Key Experimental Results¶
Main Results¶
| Method | NQ Precision | NQ Answer Acc | ClashEval Precision | ClashEval Answer Acc |
|---|---|---|---|---|
| Initial Synthesis | 40.8% | 25.1% | 49.3% | 15.6% |
| Majority Prompt | 43.4% | 27.5% | 58.7% | 30.2% |
| Majority Claims | 50.1% | 38.6% | 63.6% | 38.4% |
| TTS (Ours) | 76.1% | 72.3% | 86.2% | 77.1% |
TTS improves answer accuracy on NQ to 72.3% (vs. 25.1% for initial synthesis) and on ClashEval to 77.1% (vs. 15.6%), while nearly doubling precision improvements.
Ablation Study (Sybil Attacks)¶
By adding 4 "uninformative" sources (all opposing all claims) into ClashEval, simple majority voting schemes fail completely—not only awarding high scores to sybil attackers but also incorrectly elevating the scores of adversarial sources. TTS continues to assign near-zero scores to uninformative sources, maintaining the correct reliability ranking. This validates the theoretical robustness of peer prediction scoring against collusive uninformative equilibria.
Computational Cost¶
On average, each query (7 sources) costs approximately 174k input tokens + 13k output tokens, totaling ~$0.07/query using gemini-2.5-flash-lite.
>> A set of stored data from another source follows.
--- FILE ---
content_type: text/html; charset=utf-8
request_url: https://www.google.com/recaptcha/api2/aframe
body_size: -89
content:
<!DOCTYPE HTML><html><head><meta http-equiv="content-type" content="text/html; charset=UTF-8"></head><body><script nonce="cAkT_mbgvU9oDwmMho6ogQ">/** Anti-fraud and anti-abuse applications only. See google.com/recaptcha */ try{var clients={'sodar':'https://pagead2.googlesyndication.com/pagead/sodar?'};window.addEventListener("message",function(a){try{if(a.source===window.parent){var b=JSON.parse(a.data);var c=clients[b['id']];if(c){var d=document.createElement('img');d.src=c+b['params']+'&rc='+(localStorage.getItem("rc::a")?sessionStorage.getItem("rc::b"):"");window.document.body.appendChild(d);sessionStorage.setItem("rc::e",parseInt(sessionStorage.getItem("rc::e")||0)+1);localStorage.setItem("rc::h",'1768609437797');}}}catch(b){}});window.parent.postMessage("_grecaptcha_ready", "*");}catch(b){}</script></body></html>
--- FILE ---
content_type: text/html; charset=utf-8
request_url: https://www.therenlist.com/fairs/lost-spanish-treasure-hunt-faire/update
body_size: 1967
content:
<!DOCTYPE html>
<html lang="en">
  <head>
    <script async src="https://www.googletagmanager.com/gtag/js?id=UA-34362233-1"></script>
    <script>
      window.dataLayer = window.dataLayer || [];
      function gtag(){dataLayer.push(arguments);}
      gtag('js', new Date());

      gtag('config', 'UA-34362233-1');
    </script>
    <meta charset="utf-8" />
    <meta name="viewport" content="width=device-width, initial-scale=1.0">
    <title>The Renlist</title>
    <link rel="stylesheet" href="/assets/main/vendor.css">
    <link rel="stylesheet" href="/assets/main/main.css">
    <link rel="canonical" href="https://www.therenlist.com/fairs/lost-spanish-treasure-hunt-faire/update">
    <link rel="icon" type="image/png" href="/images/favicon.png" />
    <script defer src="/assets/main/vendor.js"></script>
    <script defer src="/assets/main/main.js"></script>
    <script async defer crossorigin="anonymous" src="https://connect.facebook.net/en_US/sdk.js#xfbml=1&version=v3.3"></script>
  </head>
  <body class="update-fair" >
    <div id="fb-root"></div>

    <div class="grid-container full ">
In practical deployment, TTS can be run on sampled traffic to accumulate source reputation signals.
Highlights & Insights¶
- Pioneering intersection of Game Theory × LLM Security: The first use of peer prediction for source filtering in LLM summarization, distinguishing reliable from unreliable sources without ground-truth labels.
- Structural Advantage: Isolating and removing unreliable sources before final generation fundamentally blocks the path of adversarial text—a more thorough approach than prompt-level defenses.
- Implications for RAG Systems: The TTS scoring mechanism can be embedded as a source trustworthiness module in any LLM system that integrates external sources (RAG, Agents, Search Summaries).
- Incentive Design Perspective: Shifts the LLM summarization problem from "how to generate good summaries" to "how to design an ecosystem where sources are incentivized to provide truthful information."
Limitations & Future Work¶
- Experimental scale is relatively small (6-7 sources per query) and has not been validated in large-scale scenarios with hundreds of sources.
- Uses a fixed global threshold (\(t = 0.06\)); adaptive thresholds could further improve performance.
- The quality of claim decomposition and stance extraction depends on LLM capabilities; performance in multilingual or highly specialized domains remains to be verified.
- Could be combined with reputation priors (discussed in Appendix D) for incremental source evaluation.
Rating¶
- Novelty: ⭐⭐⭐⭐⭐ The intersection of game theory and LLM summarization is a fresh direction with complete theoretical guarantees.
- Experimental Thoroughness: ⭐⭐⭐ Small-scale validation is effective but lacks large-scale and multilingual experiments.
- Writing Quality: ⭐⭐⭐⭐ Rigorous theoretical derivation and clear framework diagrams.
- Value: ⭐⭐⭐⭐⭐ Significant insights for LLM information security and RAG system design.